Sengoelge G, Födinger M, Skoupy S, Ferrara I, Zangerle C, Rogy M, Hörl W H, Sunder-Plassmann G, Menzel J
Department of Internal Medicine III, Division of Nephrology, University of Vienna, Vienna, Austria.
Kidney Int. 1998 Nov;54(5):1637-51. doi: 10.1046/j.1523-1755.1998.00157.x.
Atherosclerotic vascular disease is the leading cause of death in patients with diabetes mellitus and end-stage renal disease. Advanced glycation end products (AGEs) are strongly suggested to be involved in the pathogenesis of atherosclerosis in these patients who also frequently experience infectious complications. We hypothesized that the interaction of AGEs and inflammatory mediators contributes to the up-regulation of endothelial cell activation.
We investigated the effect of advanced glycated fibronectin in the presence or absence of inflammatory stimuli on the endothelial cell surface and mRNA expression of cell adhesion molecules. Furthermore, the influence of advanced glycated fibronectin on the transendothelial migration pattern of polymorphonuclear cells was analyzed.
Exposure to advanced glycated fibronectin together with inflammatory stimuli such as interleukin (IL)-1alpha, tumor necrosis factor-alpha (TNF-alpha) or lipopolysaccharide (LPS) led to a significant increase in the surface expression of the cell adhesion molecules E-selectin, ICAM-1, VCAM-1 and PECAM-1 on endothelial cells. Soluble AGEs in combination with advanced glycated fibronectin significantly enhanced the endothelial cell surface expression of ICAM-1, VCAM-1 and PECAM-1, whereas this was not the case for E-selectin.

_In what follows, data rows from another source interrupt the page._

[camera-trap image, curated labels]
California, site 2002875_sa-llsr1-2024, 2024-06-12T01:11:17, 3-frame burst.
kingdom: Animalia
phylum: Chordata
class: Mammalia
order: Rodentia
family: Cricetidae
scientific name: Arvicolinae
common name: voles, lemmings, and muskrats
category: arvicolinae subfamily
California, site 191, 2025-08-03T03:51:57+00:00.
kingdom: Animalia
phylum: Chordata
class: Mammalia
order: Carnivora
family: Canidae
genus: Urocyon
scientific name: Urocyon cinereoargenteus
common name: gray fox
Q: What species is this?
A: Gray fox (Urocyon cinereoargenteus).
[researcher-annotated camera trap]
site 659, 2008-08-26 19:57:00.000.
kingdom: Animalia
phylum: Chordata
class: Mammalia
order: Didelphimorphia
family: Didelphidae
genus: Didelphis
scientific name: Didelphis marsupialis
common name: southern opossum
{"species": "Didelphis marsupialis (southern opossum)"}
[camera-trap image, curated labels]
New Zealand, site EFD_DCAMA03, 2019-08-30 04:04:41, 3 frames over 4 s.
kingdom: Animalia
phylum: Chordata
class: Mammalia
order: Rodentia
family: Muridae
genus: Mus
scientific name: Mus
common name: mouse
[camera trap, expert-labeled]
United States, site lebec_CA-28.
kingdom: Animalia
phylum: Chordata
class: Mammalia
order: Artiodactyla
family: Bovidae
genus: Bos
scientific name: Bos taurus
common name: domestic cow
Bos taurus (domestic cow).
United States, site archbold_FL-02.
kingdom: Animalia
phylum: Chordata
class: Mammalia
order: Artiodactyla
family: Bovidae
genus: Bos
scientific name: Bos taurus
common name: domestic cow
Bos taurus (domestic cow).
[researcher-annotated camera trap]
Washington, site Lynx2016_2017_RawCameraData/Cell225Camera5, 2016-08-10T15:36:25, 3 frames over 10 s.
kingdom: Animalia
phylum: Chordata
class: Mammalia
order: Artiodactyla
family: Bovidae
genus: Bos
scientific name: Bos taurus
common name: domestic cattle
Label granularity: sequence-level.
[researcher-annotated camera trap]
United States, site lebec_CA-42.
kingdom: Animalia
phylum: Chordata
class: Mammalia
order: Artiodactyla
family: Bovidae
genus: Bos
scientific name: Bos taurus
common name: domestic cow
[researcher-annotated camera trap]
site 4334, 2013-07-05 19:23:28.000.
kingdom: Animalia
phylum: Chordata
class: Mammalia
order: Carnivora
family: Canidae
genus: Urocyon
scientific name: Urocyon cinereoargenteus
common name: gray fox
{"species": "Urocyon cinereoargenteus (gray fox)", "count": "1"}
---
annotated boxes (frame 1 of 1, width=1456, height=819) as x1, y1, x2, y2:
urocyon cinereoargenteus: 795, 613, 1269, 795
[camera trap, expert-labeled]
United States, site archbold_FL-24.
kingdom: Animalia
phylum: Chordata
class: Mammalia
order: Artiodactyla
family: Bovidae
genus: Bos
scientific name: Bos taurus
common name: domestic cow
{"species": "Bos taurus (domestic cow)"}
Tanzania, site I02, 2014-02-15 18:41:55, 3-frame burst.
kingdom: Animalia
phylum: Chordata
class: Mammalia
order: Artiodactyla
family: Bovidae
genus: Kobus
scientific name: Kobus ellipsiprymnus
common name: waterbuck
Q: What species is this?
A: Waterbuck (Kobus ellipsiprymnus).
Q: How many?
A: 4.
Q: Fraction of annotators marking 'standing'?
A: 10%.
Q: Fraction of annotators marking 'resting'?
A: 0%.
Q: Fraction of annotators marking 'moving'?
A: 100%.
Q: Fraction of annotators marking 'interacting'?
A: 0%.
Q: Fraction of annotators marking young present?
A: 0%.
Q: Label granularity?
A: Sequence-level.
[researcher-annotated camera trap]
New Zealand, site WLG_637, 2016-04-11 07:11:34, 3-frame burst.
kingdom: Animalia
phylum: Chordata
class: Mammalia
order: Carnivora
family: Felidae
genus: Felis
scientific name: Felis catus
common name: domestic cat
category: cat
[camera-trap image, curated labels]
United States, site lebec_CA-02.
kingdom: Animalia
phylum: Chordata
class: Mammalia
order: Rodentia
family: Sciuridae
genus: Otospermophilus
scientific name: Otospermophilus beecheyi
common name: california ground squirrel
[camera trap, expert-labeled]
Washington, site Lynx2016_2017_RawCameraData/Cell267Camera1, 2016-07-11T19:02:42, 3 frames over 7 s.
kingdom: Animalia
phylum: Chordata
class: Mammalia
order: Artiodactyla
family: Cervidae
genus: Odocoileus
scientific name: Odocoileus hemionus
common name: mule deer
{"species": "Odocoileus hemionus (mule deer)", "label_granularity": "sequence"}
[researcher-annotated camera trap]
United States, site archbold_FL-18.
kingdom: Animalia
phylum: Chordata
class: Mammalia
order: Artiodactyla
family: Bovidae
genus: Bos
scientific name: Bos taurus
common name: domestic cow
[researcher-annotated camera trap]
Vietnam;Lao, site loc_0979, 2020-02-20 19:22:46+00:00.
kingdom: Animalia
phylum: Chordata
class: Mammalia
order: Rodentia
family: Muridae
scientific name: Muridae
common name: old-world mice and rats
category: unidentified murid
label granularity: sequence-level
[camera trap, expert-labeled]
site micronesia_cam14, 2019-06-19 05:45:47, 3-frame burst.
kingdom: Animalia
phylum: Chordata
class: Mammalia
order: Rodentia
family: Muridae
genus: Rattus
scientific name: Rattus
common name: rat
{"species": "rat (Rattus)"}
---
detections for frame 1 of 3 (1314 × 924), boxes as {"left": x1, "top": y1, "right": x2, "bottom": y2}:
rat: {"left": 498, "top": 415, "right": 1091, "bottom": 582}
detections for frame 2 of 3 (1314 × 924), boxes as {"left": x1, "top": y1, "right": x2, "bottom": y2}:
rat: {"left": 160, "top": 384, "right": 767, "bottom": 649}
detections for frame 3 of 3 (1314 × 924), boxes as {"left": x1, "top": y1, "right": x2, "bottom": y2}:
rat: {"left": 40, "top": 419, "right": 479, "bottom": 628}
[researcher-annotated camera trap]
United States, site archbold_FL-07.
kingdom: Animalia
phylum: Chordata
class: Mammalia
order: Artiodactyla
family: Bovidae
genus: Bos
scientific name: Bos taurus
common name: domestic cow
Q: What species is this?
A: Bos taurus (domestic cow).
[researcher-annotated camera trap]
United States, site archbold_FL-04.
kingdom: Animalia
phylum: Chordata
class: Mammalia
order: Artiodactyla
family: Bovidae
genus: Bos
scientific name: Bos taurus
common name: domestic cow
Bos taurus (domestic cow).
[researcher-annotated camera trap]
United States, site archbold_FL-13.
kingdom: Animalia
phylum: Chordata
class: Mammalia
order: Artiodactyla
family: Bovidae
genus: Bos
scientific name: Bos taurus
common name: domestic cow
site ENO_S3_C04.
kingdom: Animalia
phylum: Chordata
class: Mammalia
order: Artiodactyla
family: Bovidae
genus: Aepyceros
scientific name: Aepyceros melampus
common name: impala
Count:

At the transcriptional level short-time exposure of endothelial cells to advanced glycated fibronectin and inflammatory mediators resulted in an increased expression of E-selectin, ICAM-1 and VCAM-1 mRNA levels, whereas PECAM-1 repeatedly showed a significant decrease of gene transcript levels. An increase of mRNA levels was also observed for E-selectin, ICAM-1, VCAM-1 and PECAM-1 following incubation with a combination of advanced glycated fibronectin and soluble advanced glycation end-products. Furthermore, polymorphonuclear cells responded with a sevenfold increase in transendothelial migration following exposure of endothelial cells to advanced glycated fibronectin and inflammatory mediators.
These results suggest that the combination of matrix glycation and inflammation up-regulates the activation of the endothelial cell adhesion cascade, a mechanism that might contribute to the increased burden of atherosclerotic morbidity and mortality in patients suffering from diabetes mellitus or chronic renal failure.
动脉粥样硬化性血管疾病是糖尿病和终末期肾病患者的主要死因。晚期糖基化终产物(AGEs)被强烈认为参与了这些患者动脉粥样硬化的发病机制,而这些患者也经常发生感染并发症。我们推测AGEs与炎症介质的相互作用促成了内皮细胞活化的上调。
我们研究了在有或无炎症刺激的情况下,晚期糖基化纤连蛋白对内皮细胞表面及细胞黏附分子mRNA表达的影响。此外,还分析了晚期糖基化纤连蛋白对多形核细胞跨内皮迁移模式的影响。
暴露于晚期糖基化纤连蛋白并同时受到白细胞介素(IL)-1α、肿瘤坏死因子-α(TNF-α)或脂多糖(LPS)等炎症刺激,导致内皮细胞上细胞黏附分子E-选择素、细胞间黏附分子-1(ICAM-1)、血管细胞黏附分子-1(VCAM-1)和血小板内皮细胞黏附分子-1(PECAM-1)的表面表达显著增加。可溶性AGEs与晚期糖基化纤连蛋白联合使用可显著增强ICAM-1、VCAM-1和PECAM-1在内皮细胞表面的表达,而E-选择素则不然。在转录水平上,内皮细胞短期暴露于晚期糖基化纤连蛋白和炎症介质会导致E-选择素、ICAM-1和VCAM-1 mRNA水平增加,而PECAM-1的基因转录水平则反复显著下降。在用晚期糖基化纤连蛋白和可溶性晚期糖基化终产物联合孵育后,E-选择素、ICAM-1、VCAM-1和PECAM-1的mRNA水平也有所增加。此外,内皮细胞暴露于晚期糖基化纤连蛋白和炎症介质后,多形核细胞的跨内皮迁移增加了7倍。
这些结果表明,基质糖基化和炎症的联合作用上调了内皮细胞黏附级联反应的激活,这一机制可能导致糖尿病或慢性肾衰竭患者动脉粥样硬化发病率和死亡率增加。